How BYD Canada prices compare with the US, Europe, and Australia
BYD is not sold in the United States. To gauge whether the Canadian prices are fair, the cleanest comparison is the UK, Germany, and Australia, where all four Canadian models are already on sale.
| Model | Canada (CAD) | UK (GBP) | Germany (EUR) | Australia (AUD) |
|---|---|---|---|---|
| Seal (Dynamic RWD) | C$44,990 | ~£45,000 (est.) | €47,990 | A$49,990 |
| ATTO 3 (Extended) | C$39,990 | ~£37,000 | €37,990 | A$39,990 |
| Dolphin (Premium) | ~C$35,000 | ~£26,000 | €29,990 | A$34,990 |
| Seagull (top trim est.) | ~C$29,990 | n/a | n/a | ~A$25,000 (rumored) |
After CAD-USD conversion and the 6.1% tariff baked in, BYD Canada lands within 5-8% of European pricing. Australian buyers currently get the better deal thanks to weaker AUD positioning, but Quebec residents using Roulez Vert actually pull ahead on the Seal.
What this means for Canadian buyers
Who should buy in 2026: Quebec residents get the only province-level rebate and the strongest charging infrastructure. Anyone trading in a 2018-2020 Leaf or older ICE for a Seal or ATTO 3 will see monthly operating costs drop by 50-60% on Quebec hydro rates.

■ **MATERIAL**:
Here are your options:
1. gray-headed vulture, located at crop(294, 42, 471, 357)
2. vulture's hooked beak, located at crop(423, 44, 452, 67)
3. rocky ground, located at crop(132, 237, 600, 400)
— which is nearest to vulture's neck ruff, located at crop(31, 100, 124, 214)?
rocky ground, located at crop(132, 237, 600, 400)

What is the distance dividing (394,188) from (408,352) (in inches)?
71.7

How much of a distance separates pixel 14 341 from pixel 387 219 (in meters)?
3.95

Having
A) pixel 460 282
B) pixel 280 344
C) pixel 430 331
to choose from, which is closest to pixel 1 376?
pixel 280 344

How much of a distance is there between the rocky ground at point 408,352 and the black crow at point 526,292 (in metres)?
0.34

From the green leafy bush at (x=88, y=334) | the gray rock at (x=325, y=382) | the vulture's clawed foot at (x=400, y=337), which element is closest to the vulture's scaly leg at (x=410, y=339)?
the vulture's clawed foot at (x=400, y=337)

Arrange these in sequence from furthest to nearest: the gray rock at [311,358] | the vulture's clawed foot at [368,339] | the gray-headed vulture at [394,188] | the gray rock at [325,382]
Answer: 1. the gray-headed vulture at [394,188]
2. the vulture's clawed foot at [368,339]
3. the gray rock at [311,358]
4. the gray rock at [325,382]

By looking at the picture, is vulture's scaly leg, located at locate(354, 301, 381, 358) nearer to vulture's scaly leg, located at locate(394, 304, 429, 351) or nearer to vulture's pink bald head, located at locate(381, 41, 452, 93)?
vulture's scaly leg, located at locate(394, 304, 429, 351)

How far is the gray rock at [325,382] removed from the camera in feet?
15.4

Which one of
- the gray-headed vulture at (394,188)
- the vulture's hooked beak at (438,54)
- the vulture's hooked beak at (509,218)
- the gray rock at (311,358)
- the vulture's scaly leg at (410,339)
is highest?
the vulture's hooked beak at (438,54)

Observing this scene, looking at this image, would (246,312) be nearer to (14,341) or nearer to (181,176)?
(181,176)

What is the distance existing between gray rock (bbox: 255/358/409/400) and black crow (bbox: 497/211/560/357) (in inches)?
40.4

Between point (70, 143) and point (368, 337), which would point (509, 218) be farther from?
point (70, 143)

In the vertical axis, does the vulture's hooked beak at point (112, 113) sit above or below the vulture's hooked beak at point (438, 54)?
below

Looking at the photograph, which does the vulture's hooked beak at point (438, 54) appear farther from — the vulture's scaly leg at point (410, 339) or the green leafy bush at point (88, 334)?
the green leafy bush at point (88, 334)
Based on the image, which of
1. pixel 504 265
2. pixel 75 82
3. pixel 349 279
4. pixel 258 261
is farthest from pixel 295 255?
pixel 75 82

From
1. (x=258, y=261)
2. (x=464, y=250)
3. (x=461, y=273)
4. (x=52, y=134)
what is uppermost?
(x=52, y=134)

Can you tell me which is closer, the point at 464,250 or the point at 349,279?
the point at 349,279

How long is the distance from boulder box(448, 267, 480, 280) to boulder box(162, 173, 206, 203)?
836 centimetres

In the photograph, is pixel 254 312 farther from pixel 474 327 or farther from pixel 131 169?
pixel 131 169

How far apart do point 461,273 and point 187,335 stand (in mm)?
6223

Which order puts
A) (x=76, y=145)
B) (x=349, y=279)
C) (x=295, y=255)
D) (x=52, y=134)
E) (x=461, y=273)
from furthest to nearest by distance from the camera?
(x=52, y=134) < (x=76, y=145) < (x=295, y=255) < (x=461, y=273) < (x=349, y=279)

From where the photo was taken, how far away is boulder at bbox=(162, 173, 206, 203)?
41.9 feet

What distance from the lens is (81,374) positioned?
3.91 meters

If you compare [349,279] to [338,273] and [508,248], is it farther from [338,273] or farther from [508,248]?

■ **TASK INSTRUCTIONS**:
1) In the BYD pricing comparison, rewrite the part that opens with the words "How BYD Canada" and closes with "already on sale.", swapping "Canadian" for "Canada-market".
2) Condense the paragraph of the BYD pricing comparison beginning "After CAD-USD conversion" into a short bulleted list that keeps its main facts.
3) In the BYD pricing comparison, which three countries are named as already selling all four Canadian models?

■ **ANSWERS GIVEN**:
1)
How BYD Canada prices compare with the US, Europe, and Australia
BYD is not sold in the United States. To gauge whether the Canada-market prices are fair, the cleanest comparison is the UK, Germany, and Australia, where all four Canada-market models are already on sale.

2)
- With CAD-USD conversion and the 6.1% tariff included, BYD Canada prices fall within 5-8% of European pricing.
- Australian buyers currently get the better deal because of weaker AUD positioning.
- Quebec residents using Roulez Vert pull ahead on the Seal.

3) The UK, Germany, and Australia.